Exercise brief: From the line containing "At what depth" down to the last line of the material, return those lines verbatim and only those.

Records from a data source
______________________________
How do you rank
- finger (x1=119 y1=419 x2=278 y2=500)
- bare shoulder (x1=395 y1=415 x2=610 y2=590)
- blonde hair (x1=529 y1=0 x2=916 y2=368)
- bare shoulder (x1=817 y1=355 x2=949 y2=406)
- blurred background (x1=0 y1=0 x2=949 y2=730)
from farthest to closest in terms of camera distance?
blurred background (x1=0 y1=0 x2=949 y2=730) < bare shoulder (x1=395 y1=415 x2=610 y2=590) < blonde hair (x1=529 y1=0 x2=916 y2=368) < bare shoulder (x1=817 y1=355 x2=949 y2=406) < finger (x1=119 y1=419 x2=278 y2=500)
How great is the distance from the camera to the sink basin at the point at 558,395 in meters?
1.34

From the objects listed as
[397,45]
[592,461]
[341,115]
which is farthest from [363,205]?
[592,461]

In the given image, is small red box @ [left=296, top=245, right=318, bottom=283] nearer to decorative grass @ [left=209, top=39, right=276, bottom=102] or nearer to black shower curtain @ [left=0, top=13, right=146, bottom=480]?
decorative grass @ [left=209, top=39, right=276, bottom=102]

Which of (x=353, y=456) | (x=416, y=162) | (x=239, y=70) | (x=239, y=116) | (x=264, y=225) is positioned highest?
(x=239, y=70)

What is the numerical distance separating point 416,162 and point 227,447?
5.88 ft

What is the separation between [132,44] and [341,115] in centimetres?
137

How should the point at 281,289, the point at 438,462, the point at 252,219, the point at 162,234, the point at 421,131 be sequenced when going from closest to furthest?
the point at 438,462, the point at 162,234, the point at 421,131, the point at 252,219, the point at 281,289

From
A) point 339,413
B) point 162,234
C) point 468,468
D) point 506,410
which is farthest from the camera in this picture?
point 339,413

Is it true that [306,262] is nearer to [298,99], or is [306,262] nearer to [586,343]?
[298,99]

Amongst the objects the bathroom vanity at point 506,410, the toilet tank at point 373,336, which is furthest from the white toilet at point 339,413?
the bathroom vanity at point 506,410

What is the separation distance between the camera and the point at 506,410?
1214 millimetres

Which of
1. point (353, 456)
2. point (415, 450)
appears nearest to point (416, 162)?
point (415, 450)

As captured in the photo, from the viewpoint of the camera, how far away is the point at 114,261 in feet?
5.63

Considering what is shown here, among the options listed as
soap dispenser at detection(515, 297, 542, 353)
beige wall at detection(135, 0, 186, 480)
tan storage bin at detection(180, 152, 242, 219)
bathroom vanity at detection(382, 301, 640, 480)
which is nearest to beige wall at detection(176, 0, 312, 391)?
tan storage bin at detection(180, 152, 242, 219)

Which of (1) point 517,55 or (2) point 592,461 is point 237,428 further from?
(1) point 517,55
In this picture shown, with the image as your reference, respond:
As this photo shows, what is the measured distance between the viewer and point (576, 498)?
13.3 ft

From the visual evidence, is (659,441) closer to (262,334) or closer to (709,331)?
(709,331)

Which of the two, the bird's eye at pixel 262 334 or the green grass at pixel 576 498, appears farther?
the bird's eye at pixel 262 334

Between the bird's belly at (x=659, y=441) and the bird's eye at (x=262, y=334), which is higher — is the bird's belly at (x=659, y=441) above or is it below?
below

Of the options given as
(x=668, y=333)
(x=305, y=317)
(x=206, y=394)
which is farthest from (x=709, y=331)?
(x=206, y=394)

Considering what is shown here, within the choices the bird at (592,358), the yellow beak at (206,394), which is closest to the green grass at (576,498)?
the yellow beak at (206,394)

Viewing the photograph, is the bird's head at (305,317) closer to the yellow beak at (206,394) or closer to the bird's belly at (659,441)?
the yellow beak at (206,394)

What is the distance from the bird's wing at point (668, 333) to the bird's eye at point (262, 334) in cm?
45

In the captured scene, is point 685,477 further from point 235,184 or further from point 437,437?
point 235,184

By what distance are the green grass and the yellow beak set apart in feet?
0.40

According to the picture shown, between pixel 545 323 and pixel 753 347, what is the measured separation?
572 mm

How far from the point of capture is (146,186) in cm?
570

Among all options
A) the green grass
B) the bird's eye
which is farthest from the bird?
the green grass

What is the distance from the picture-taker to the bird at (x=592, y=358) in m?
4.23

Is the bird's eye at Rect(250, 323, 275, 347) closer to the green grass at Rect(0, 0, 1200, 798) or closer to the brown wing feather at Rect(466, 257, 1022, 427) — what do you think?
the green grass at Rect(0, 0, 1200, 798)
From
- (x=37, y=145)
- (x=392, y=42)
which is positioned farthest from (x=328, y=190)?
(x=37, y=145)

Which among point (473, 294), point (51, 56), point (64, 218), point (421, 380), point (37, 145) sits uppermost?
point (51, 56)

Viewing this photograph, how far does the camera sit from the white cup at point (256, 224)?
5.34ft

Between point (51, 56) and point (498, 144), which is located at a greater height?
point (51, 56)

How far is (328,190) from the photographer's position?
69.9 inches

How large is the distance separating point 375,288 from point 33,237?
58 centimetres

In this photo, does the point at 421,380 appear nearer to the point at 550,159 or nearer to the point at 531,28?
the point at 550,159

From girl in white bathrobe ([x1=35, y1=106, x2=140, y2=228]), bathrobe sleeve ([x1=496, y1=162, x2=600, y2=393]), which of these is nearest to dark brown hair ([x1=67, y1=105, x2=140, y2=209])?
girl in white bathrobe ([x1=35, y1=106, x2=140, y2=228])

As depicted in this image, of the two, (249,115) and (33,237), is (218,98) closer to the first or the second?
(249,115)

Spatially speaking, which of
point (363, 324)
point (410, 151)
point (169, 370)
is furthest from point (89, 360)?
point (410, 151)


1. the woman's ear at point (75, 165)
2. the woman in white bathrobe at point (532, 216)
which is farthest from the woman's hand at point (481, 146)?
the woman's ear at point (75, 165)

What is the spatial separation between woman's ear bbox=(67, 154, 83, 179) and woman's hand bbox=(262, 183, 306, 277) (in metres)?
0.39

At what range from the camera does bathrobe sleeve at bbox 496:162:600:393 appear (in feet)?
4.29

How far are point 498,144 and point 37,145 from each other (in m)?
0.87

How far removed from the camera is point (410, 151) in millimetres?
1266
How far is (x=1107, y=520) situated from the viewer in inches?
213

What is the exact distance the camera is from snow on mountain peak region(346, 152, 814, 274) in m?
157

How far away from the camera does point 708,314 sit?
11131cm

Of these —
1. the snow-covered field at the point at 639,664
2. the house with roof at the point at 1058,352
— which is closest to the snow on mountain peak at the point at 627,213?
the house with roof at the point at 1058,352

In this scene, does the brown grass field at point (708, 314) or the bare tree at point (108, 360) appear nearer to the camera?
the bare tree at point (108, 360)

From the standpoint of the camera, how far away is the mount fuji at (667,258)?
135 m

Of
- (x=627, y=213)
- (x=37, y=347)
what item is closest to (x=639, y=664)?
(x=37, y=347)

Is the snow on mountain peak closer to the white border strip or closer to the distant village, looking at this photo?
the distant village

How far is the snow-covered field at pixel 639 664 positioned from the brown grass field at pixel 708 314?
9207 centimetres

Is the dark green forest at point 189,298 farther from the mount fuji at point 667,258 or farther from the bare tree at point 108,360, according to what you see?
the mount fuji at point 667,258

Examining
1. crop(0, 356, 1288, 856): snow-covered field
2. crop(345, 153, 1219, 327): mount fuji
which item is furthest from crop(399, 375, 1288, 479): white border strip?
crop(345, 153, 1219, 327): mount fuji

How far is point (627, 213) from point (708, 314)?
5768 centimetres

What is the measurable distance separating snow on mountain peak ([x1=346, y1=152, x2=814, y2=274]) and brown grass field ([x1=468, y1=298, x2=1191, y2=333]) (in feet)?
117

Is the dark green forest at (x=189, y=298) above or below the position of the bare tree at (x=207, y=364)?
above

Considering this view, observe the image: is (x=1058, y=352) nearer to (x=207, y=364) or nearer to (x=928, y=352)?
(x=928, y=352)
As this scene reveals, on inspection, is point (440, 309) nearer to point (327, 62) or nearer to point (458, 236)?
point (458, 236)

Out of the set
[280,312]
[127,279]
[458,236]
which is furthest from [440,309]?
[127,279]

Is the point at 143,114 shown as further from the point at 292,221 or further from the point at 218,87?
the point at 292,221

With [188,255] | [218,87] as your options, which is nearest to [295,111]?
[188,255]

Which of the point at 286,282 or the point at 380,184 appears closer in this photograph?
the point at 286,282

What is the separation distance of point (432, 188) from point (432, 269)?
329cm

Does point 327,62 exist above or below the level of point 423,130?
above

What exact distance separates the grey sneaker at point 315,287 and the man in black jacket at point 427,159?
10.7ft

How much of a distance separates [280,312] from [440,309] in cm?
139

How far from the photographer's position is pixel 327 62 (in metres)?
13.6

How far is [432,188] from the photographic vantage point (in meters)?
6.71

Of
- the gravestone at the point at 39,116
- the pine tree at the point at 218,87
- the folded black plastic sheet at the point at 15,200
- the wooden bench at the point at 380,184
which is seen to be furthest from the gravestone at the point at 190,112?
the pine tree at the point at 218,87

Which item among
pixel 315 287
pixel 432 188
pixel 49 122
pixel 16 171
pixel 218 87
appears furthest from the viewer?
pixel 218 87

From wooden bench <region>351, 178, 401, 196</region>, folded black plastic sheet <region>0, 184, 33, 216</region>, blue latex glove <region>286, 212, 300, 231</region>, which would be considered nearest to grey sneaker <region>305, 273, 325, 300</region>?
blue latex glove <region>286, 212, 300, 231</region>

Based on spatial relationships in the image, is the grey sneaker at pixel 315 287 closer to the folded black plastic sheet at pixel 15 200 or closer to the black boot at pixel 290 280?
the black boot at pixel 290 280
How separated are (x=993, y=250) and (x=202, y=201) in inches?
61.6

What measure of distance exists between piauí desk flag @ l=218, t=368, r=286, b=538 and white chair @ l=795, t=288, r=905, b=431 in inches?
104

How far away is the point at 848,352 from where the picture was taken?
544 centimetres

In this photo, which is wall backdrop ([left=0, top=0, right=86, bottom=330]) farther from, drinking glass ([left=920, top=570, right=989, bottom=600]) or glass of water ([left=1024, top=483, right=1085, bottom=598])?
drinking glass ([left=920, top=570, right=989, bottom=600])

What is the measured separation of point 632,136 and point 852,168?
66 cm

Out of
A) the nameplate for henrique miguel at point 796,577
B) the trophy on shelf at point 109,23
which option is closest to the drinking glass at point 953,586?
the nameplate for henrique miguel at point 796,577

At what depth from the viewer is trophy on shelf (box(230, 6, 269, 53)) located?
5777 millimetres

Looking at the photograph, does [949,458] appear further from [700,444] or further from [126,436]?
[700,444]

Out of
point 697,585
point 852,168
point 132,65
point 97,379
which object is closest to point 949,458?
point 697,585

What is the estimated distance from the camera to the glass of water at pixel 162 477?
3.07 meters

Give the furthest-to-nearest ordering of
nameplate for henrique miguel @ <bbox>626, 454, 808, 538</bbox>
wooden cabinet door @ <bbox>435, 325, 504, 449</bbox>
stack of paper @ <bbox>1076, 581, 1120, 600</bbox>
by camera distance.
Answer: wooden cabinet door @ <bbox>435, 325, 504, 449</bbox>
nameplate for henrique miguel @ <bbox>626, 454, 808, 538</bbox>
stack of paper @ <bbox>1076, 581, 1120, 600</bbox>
______________________________
Written solution:
At what depth from the viewer is trophy on shelf (box(230, 6, 269, 53)) located?
5777 millimetres

Looking at the photograph, does [949,458] appear further from [700,444] or further from [126,436]?
[700,444]

Out of
point 697,585
point 852,168
point 132,65
point 97,379
which object is closest to point 949,458?
point 697,585

What is the estimated distance from the camera to the glass of water at pixel 162 477?
3.07 meters

Give the furthest-to-nearest ordering of
nameplate for henrique miguel @ <bbox>626, 454, 808, 538</bbox>
wooden cabinet door @ <bbox>435, 325, 504, 449</bbox>
stack of paper @ <bbox>1076, 581, 1120, 600</bbox>
by camera distance.
Answer: wooden cabinet door @ <bbox>435, 325, 504, 449</bbox>
nameplate for henrique miguel @ <bbox>626, 454, 808, 538</bbox>
stack of paper @ <bbox>1076, 581, 1120, 600</bbox>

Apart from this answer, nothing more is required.